Problem description:
Beginning at the line containing "Red Wine Pomegranate", print every line until the records end, keeping each exactly as it is.

Data:
»»

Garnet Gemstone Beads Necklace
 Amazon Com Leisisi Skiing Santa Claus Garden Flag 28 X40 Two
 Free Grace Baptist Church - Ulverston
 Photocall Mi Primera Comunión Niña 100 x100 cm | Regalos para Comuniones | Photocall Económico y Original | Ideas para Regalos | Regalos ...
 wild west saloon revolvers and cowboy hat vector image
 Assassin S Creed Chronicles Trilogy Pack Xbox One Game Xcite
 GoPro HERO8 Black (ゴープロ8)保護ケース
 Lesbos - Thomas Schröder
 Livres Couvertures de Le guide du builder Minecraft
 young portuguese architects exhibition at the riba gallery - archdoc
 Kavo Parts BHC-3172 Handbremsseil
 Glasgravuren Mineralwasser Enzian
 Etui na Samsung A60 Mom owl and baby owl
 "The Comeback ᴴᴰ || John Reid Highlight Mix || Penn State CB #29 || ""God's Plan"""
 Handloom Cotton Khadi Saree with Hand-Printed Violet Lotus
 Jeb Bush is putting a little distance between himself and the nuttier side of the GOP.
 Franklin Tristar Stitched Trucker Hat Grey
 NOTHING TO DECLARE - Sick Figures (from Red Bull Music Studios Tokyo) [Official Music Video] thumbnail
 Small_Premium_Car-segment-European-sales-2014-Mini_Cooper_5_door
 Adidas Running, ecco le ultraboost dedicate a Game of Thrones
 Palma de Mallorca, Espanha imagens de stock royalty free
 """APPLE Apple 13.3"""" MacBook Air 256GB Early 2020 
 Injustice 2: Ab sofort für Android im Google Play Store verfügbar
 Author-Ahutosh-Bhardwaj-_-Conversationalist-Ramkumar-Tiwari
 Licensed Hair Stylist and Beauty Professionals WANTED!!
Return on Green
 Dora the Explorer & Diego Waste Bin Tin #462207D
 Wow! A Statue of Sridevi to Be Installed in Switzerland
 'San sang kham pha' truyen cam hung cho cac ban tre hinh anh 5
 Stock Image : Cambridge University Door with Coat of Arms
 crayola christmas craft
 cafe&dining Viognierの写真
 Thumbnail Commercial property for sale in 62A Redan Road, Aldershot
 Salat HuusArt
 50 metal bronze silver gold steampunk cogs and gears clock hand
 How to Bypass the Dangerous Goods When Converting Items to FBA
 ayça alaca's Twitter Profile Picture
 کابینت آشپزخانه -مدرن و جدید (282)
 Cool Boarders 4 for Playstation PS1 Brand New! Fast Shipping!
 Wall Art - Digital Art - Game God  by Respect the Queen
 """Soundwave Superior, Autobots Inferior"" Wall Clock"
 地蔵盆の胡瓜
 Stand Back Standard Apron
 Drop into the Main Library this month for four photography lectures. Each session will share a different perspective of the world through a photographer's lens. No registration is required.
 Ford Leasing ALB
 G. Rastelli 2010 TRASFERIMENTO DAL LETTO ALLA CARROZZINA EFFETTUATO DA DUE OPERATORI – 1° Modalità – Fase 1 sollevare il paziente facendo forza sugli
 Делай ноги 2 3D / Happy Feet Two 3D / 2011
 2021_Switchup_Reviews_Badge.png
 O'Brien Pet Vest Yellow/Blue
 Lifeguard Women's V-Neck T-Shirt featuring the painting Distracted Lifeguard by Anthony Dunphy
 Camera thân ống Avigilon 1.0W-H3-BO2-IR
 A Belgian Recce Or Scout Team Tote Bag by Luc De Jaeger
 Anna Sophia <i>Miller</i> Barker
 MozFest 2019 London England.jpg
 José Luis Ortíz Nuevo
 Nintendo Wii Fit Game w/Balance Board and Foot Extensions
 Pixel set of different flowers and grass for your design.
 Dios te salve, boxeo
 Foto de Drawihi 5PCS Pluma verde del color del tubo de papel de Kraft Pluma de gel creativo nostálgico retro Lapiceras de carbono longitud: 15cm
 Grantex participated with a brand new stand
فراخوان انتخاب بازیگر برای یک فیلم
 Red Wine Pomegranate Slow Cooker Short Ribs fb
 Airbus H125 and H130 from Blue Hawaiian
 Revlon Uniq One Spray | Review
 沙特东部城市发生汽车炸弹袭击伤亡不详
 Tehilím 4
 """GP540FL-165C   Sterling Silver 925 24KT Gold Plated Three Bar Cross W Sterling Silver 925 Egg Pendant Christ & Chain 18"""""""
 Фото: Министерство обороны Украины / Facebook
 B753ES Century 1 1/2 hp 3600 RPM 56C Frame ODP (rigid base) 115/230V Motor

««

Answer to this exercise:
 Red Wine Pomegranate Slow Cooker Short Ribs fb
 Airbus H125 and H130 from Blue Hawaiian
 Revlon Uniq One Spray | Review
 沙特东部城市发生汽车炸弹袭击伤亡不详
 Tehilím 4
 """GP540FL-165C   Sterling Silver 925 24KT Gold Plated Three Bar Cross W Sterling Silver 925 Egg Pendant Christ & Chain 18"""""""
 Фото: Министерство обороны Украины / Facebook
 B753ES Century 1 1/2 hp 3600 RPM 56C Frame ODP (rigid base) 115/230V Motor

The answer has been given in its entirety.